Post by gmaynardkrebs »

soccerrules wrote: Wed Aug 01, 2018 4:18 pm so you are suggesting $20K in premiums (over 10 years) on the risk that one of them dies prior to 72.

What happens after 72 ? --then they really are kind of in the same situation. Lowish Nest egg and needing 2 SS incomes. When one of them passes the survivor will be in trouble, right ?

What is their AA on the nest egg ? Do you have them at 50/50 or something more bond-fixed focused?
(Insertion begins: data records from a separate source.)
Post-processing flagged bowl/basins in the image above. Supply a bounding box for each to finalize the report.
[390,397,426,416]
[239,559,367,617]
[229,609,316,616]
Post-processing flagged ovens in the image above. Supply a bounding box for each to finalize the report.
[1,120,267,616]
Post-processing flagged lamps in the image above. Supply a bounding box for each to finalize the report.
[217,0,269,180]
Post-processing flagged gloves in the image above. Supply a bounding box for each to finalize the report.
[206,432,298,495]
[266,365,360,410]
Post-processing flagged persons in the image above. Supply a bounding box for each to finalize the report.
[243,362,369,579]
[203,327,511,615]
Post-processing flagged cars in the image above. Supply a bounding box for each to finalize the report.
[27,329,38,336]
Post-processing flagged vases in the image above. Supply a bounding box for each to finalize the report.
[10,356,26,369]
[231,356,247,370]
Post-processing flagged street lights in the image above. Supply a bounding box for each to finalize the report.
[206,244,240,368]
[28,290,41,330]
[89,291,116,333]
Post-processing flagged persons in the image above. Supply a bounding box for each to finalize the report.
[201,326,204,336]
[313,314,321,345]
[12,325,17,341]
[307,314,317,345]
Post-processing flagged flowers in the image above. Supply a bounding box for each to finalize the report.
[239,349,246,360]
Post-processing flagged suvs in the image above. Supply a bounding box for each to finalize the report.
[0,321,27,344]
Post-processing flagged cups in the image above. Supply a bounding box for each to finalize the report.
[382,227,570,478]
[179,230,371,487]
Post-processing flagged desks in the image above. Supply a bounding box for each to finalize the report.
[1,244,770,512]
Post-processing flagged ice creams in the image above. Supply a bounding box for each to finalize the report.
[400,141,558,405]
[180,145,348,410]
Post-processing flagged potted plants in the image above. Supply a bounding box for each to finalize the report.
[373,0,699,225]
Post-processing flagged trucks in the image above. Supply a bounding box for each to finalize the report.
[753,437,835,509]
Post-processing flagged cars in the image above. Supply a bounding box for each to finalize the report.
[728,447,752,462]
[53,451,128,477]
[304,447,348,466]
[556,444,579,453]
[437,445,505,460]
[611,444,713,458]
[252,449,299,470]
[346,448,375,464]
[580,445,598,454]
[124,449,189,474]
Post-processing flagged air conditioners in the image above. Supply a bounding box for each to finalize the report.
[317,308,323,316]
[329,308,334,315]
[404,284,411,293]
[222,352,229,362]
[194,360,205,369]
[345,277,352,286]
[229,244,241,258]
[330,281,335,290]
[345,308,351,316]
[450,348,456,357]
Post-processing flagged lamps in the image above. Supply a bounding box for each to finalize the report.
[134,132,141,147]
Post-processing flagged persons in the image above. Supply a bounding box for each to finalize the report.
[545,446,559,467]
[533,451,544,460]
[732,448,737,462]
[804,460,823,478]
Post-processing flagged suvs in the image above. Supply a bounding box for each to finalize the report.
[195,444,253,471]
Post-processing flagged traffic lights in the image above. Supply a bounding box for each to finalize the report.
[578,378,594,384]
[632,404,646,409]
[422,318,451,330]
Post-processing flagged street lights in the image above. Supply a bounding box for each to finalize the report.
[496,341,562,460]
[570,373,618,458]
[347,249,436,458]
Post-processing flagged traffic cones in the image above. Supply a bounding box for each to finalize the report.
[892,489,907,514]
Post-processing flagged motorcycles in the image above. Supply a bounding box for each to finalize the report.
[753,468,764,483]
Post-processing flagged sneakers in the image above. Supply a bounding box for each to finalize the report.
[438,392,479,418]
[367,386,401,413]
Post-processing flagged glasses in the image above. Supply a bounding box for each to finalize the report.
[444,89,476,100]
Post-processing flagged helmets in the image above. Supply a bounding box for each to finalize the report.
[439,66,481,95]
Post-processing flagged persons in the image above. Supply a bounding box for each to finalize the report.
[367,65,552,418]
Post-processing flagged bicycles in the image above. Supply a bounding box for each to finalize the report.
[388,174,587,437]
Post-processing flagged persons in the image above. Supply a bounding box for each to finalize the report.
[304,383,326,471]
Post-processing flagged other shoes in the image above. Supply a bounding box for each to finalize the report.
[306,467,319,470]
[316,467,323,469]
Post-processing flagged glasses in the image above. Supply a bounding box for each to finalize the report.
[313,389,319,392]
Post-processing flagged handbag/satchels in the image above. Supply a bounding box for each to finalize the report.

They may need to stay 60/40 from 62-70

I will say when I ran the numbers thru firesim my success of a 35 year retirement starting at 60 increased by 7 to 8% if i took SS at 62 and didn't wait until 70. I found that interesting since the general thought by many BHr's is to wait on SS until 70 for the larger benefits (especially for surviving spouse). I have 120+ months to mull this over
Probably by claiming at age 62, you avoided drawing down your investment portfolio, which most people think have higher projected returns than SS. Let's hope so, but unlike SS, that is not guaranteed, and could backfire badly. There is little doubt that for the vast majority of healthy people, waiting until age 70 is the best choice. Increasing the equity allocation above 50/50, which will be recommended by every simulator on earth, shows exactly what is wrong with those calculators. IMO, it is not a good idea at all for this couple, who are not in a position to take more risk.
Last edited by gmaynardkrebs on Wed Aug 01, 2018 6:09 pm, edited 1 time in total.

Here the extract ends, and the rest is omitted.